Cooking from the pantry





A friend wrote that she was not liking her own cooking in isolation, so she and her husband were resorting to take-out. It made me sad for her, because I am having fun with the challenge of what I can and do fix. Granted, much of the time I’m cooking for just me. We are only getting groceries either delivered or curbside pick-up, and there is a great time lapse between ordering and receiving, so it’s hard to plan. I may run out of ideas, but for now my mind is full of possibilities.
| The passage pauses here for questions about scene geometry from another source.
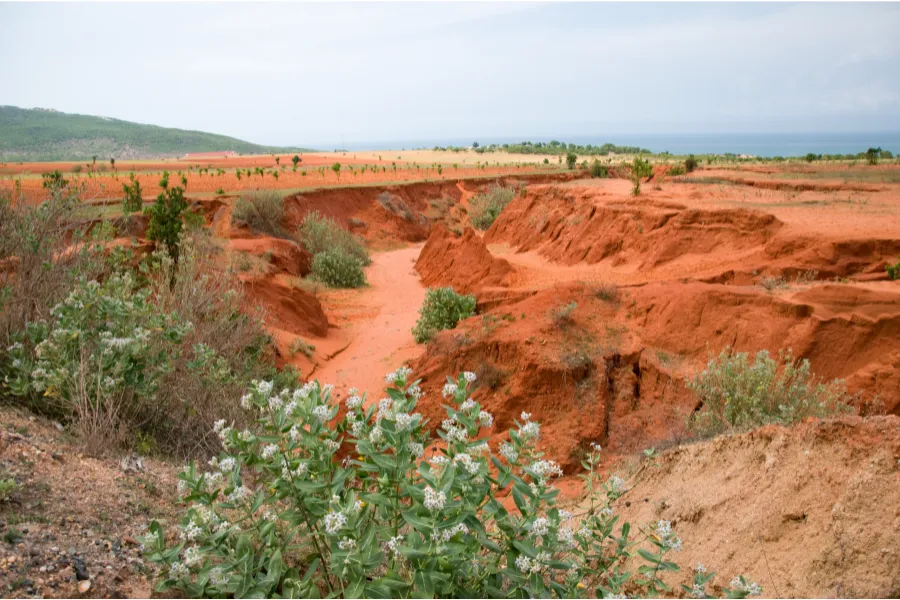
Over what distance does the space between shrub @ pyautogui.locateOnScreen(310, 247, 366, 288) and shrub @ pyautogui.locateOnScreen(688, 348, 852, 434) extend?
43.4 feet

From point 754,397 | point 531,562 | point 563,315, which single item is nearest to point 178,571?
point 531,562

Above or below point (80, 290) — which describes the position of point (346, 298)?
below

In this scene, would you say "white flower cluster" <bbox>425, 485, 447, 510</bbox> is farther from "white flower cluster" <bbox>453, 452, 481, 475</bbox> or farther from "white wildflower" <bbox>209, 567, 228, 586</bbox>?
"white wildflower" <bbox>209, 567, 228, 586</bbox>

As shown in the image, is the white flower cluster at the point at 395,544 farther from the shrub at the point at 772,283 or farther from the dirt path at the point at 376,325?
the shrub at the point at 772,283

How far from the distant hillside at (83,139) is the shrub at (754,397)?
79.3m

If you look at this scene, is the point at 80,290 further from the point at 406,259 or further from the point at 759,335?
the point at 406,259

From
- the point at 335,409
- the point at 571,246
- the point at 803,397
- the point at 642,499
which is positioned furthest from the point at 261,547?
the point at 571,246

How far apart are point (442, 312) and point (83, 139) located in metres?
96.0

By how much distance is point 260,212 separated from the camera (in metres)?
21.4

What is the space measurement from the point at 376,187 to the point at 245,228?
10315mm

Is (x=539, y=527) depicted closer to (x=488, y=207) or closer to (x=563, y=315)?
(x=563, y=315)

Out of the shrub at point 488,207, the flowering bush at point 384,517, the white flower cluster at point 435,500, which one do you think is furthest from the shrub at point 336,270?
the white flower cluster at point 435,500

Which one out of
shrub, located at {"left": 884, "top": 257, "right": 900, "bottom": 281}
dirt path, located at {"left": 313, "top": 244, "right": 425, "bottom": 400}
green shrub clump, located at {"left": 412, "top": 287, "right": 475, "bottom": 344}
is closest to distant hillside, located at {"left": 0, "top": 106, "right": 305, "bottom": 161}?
dirt path, located at {"left": 313, "top": 244, "right": 425, "bottom": 400}

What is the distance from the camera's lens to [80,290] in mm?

Some essentials: I find it is really important to have sharp cheddar cheese in the fridge and tuna in the pantry. And you always have a meal if  you have eggs:

Here are a few of the things I’ve done:

Baked a huge baked potato and mashed it with chopped green onion, crumbled bacon, grated sharp cheddar, and lots of butter. Re-stuffed the shells, and baked one for dinner one night, one for lunch a day or so later. I laid thinly sliced cheddar over the top of the lunch potato before baking it. Should have taken the picture before I tried to transfer it to a plate.

Made soup out of things I found in the freezer—beans in tomato sauce, orzo pasta, corn, peas, slices of Polish sausages. Made a base of chicken broth and a can of diced tomatoes. When serving (to myself) I topped it with grated Parmesan.


Made tuna salad, after we scored a whole, very fresh loaf of good Jewish rye bread. Next up, I think I’ll do tuna salad, top it with cheese, and bake—a tuna melt. I still intend to make tuna pasties, but that’s a bit of a chore and I find myself getting lazy these days.

Last night, I baked eggs—a new discovery for me, and I loved it. Here’s a sort-of recipe:

½ slice sourdough bread

½ can chopped spinach (fresh would be better, but we don’t have it, so I’m making do)

Grated sharp cheddar

2 eggs

2 tsp. milk

Grease an individual casserole dish thoroughly. Line bottom with torn bread. Layer spinach on next and top with generous amount of cheese. Crack two eggs on top, being careful not to break. Salt and pepper to taste, and cover eggs with the milk so they don’t dry out.

Bake at 350 until eggs are set to your personal taste. I like them runny, so you can stir ingredients together.

Wish I’d thought to take a picture. You can vary the layers as you want—a different vegetable, another type of cheese. .Just use the technique.

A thread on the New York Times Cooking Community Facebook page (that’s a mouthful) had varying opinions on creamed tuna—apparently you either love it or hate it. For me, it’s comfort food, and it’s on my to-make list. Here is another sort-of recipe:

1 or 2 green onions, chopped

1 medium stalk celery, diced

1 Tbsp. butter more or less

1 Tbsp. flour more or less

About 1 cup milk

1 can water-packed albacore tuna, flaked

About a half cup or less petit green peas, defrosted

A splash of white wine

Salt and pepper

For serving: toast, rice, pasta, your choice

            Sauté onion and celery until just soft; sprinkle with flour and stir in thoroughly to make a roux. Slowly add milk, stirring as you do, until you get a sauce of the consistency you want. Add tuna and peas and cook over medium-low until warmed through.

I’m going to put mine on a piece of that good rye bread, toasted.

You can use this same technique for chicken or, even—dare I say it?—chipped beef, though for the latter you might want to omit the peas and wine and season with a dash of Worcestershire. Or maybe red wine? Garlic?

Tonight, smothered chicken thighs because I had them in the freezer from a curbside pickup mistake—thought I was ordering four thighs and got four packs of four thighs each. I'll feed the family. This weekend, when we finally get new groceries, we’re going to make a holiday dinner—turkey and dressing and green beans. Darn! Wish I had French’s onion rings, but crushed potato chips will do.

I think that’s part of cooking in quarantine—making do.